### TASK REQUIREMENTS:
Reproduce only the lines of the material below that start at the line containing "[upl. by Rockefeller153]" and stop at the line containing "PRE-ORDER Birdie Mesh Tops". Keep both end lines.

### GIVEN RECORDS:

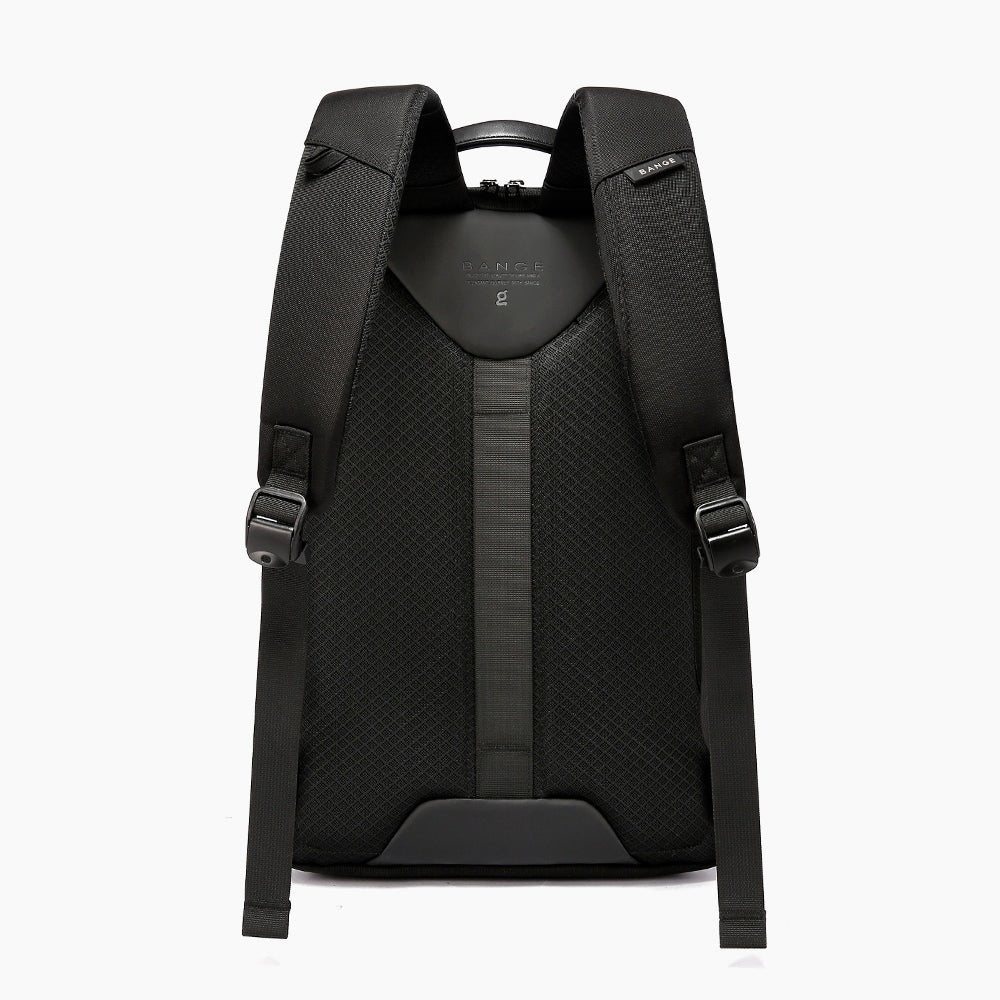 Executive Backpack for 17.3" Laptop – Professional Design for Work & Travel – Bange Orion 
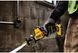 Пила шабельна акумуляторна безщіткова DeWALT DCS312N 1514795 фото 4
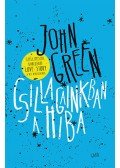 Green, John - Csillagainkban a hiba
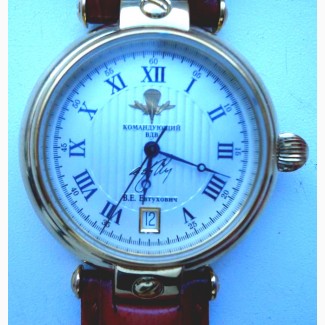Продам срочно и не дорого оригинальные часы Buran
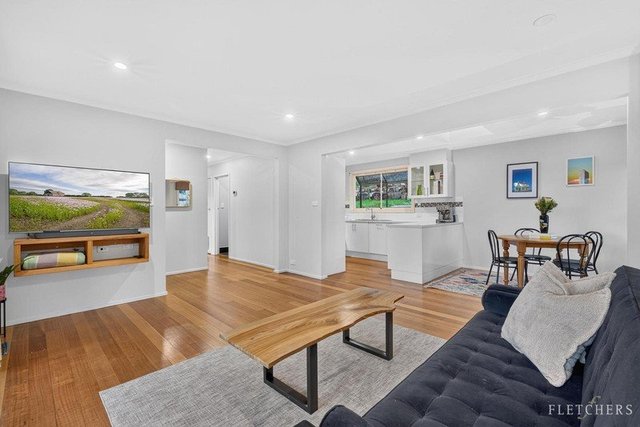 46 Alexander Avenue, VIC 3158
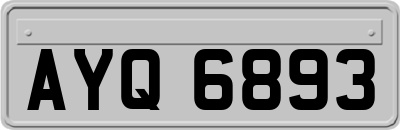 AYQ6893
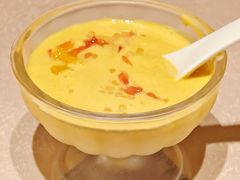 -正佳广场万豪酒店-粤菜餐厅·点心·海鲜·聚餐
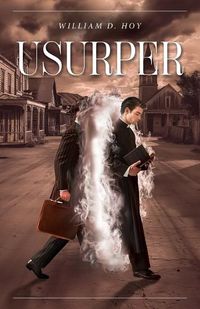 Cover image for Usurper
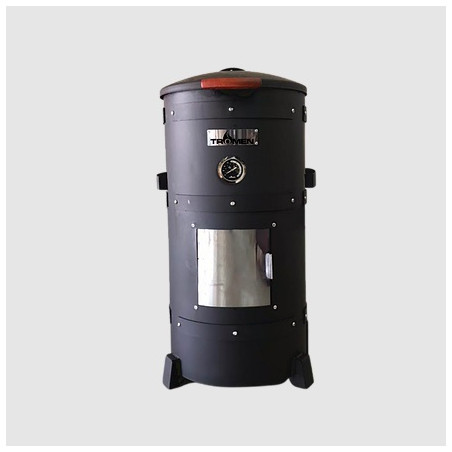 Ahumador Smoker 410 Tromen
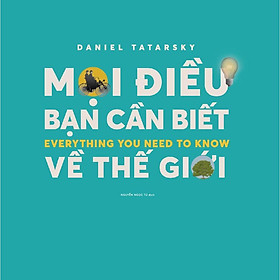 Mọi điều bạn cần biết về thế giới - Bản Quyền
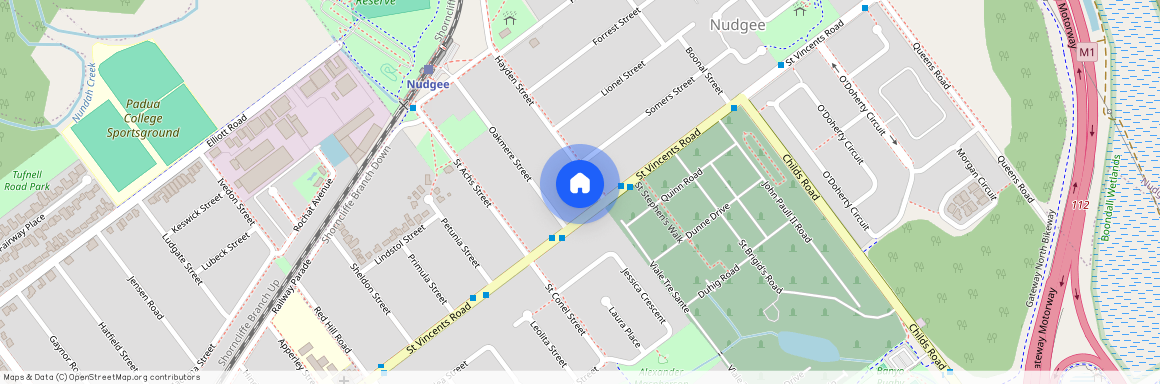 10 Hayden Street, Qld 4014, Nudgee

* * *

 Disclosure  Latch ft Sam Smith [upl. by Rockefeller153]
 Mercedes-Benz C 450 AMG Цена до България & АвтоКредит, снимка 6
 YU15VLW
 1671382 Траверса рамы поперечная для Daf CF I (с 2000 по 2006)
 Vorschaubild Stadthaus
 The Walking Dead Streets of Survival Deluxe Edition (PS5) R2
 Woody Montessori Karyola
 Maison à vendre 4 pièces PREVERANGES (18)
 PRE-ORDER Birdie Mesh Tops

### EXERCISE RESULT:
 Disclosure  Latch ft Sam Smith [upl. by Rockefeller153]
 Mercedes-Benz C 450 AMG Цена до България & АвтоКредит, снимка 6
 YU15VLW
 1671382 Траверса рамы поперечная для Daf CF I (с 2000 по 2006)
 Vorschaubild Stadthaus
 The Walking Dead Streets of Survival Deluxe Edition (PS5) R2
 Woody Montessori Karyola
 Maison à vendre 4 pièces PREVERANGES (18)
 PRE-ORDER Birdie Mesh Tops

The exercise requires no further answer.